#### Text excerpt

4 Nov 2009

COLOUR


"The purest and most thoughtful minds are those which love colour the most" John Ruskin (1819-1900)


Why am I blogging about colour? Because it's all around us right now during the most colourful season of all. The trees, although they're losing their leaves fast with the rain and wind in recent days, have been glorious. From green, through lime, yellow, gold, orange and red to brown. From south-west right round to north-east on the colour wheel. A designer's rainbow.

And it's not just the leaves. The sky just a minute ago, straight after a rain storm, was a washed out palette of blues and pinks so delicate you could almost smell them. Now there's a thought; does colour have a smell?

Close your eyes and think about this. What comes to mind when you think of a colour? Does red smell of earth, does yellow smell of hot skin, warmed by the sun? Does blue smell of ozone and green of grass?

It's interesting to mix up the senses when thinking of descriptions. Such as sharp grey, allegro lemon, loud edges, a sour building, cool birdsong. Gives a whole new perspective on things doesn't it?

2 Sept 2009

Ice


Shards of glittering sharpness. Cold, pointed, smooth. Ice cubes for my gin and tonic. Crushed ice for keeping fish counters cold. Icebergs and the Titanic – fatal. Icebergs and polar bears - essential. Ice floes and glaciers. Snappy, short, crisp sounds. Ice picks for chipping blocks and for murdering people. Miss Blue in the refrigerator with the ice pick for Cluedo.

An icy character – withdrawn, unfriendly, unsympathetic. Blue eyes and sharp features. No smile; no frown. Clearly drawn angles and high cheekbones. Icy cold demeanour. The bad guy; no-one’s friend. The assassin – cold as ice and completely focussed.

Icy lake for winter skaters. Blades that cut through the ice keeping the skater upright. Pirouettes and jumps and whirls.

Crackling like ice – breaking up, falling through into the icy blackness. Black ice causing accidents and multi-car pile ups.

31 Aug 2009

Lemons


So I gotta write something long and reasonably put-together about lemons. The thing that, naturally, immediately sprang to mind when someone mentioned this challenge was gin and tonic.

So I had a G&T. While I thought about lemons. Yellow, sort of spherical shaped, shiny and uneven, like a pock marked face. Yes, a jaundiced pock marked face. That's it exactly.

Scene geometry reasoning records

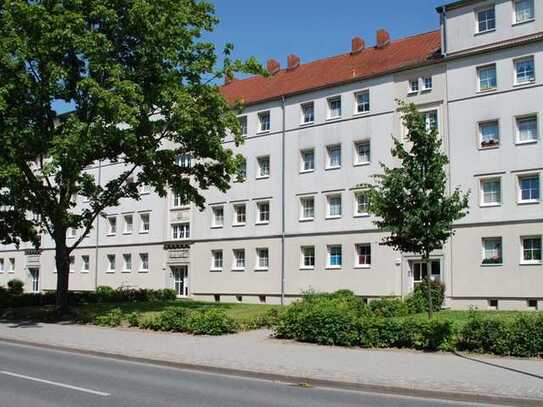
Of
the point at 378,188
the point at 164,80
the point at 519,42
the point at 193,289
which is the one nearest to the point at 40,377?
the point at 378,188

#### What to do
In the blog entries, what drink does the writer have while thinking about lemons? The records are not needed for the task.

#### Solution
A gin and tonic.